## Page extract
-- Opening Marker --

Hmm.  I'm not sure why something in the history would not be
"relevant"-- do you mean that the code was removed during the merge?
While that happens sometimes, it doesn't seem that common.

In any case, we have this same problem with CHANGES.txt, JIRA, and
every other issue tracking system we use.  Just because an issue was
relevant to Hadoop 0.23 doesn't mean it's still relevant to Hadoop
2.6.  We have a "fix version" but not a "this stopped being relevant
at version."

I'm not really sure what you mean by "a merge-forward model" either.
It sounds suspiciously like something that was designed around a
subversion workflow.  If a change isn't relevant to a branch, why
would you merge it into that branch?  In Hadoop, we do feature
development either in trunk or in a feature branch.  When it's done we
merge it into the release branches that it's relevant to.

-- Closing Marker --

## Task item A
According to the forum post, where does Hadoop carry out feature development?
## Task item B
Reproduce part of the forum post, beginning at the words "In any case, we" and stopping after "it's relevant to.".
The listing after the forum post is not needed for anything here.

## Recorded information

-- Opening Marker --

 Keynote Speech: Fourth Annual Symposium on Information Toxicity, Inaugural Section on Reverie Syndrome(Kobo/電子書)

-- Closing Marker --
-- Opening Marker --

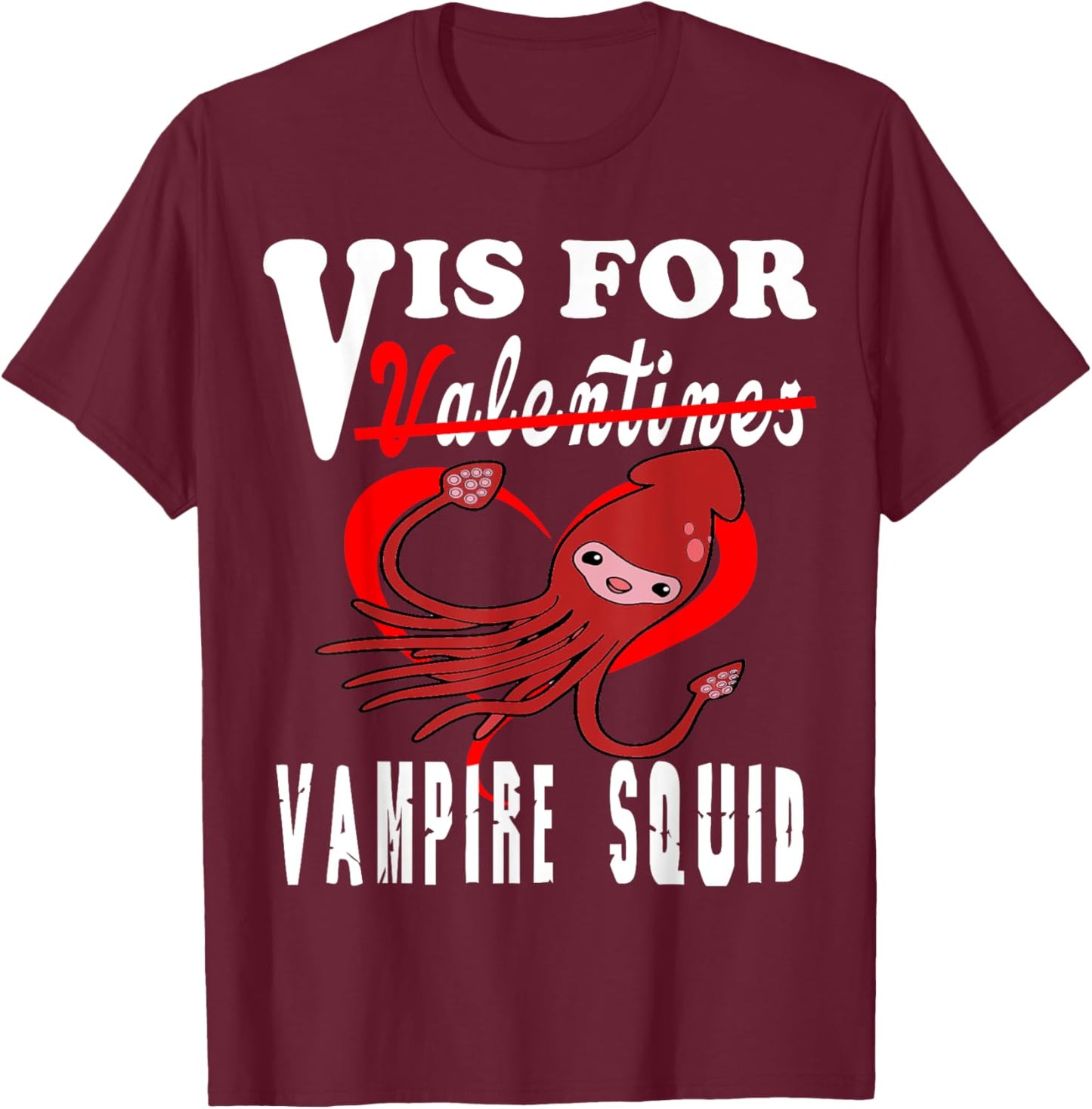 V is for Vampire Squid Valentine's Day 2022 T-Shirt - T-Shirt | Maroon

-- Closing Marker --
-- Opening Marker --

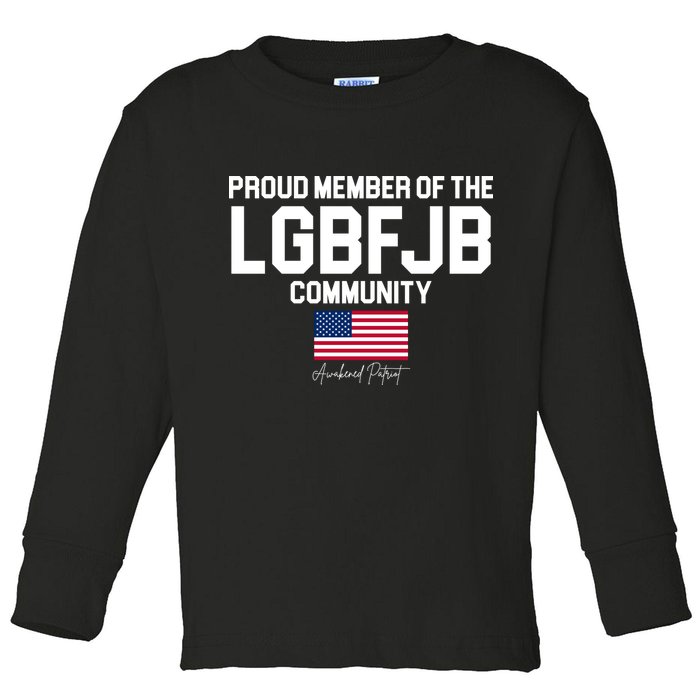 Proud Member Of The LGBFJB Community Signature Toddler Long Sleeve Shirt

-- Closing Marker --

## Written reply A
Either in trunk or in a feature branch.

## Written reply B
In any case, we have this same problem with CHANGES.txt, JIRA, and
every other issue tracking system we use.  Just because an issue was
relevant to Hadoop 0.23 doesn't mean it's still relevant to Hadoop
2.6.  We have a "fix version" but not a "this stopped being relevant
at version."

I'm not really sure what you mean by "a merge-forward model" either.
It sounds suspiciously like something that was designed around a
subversion workflow.  If a change isn't relevant to a branch, why
would you merge it into that branch?  In Hadoop, we do feature
development either in trunk or in a feature branch.  When it's done we
merge it into the release branches that it's relevant to.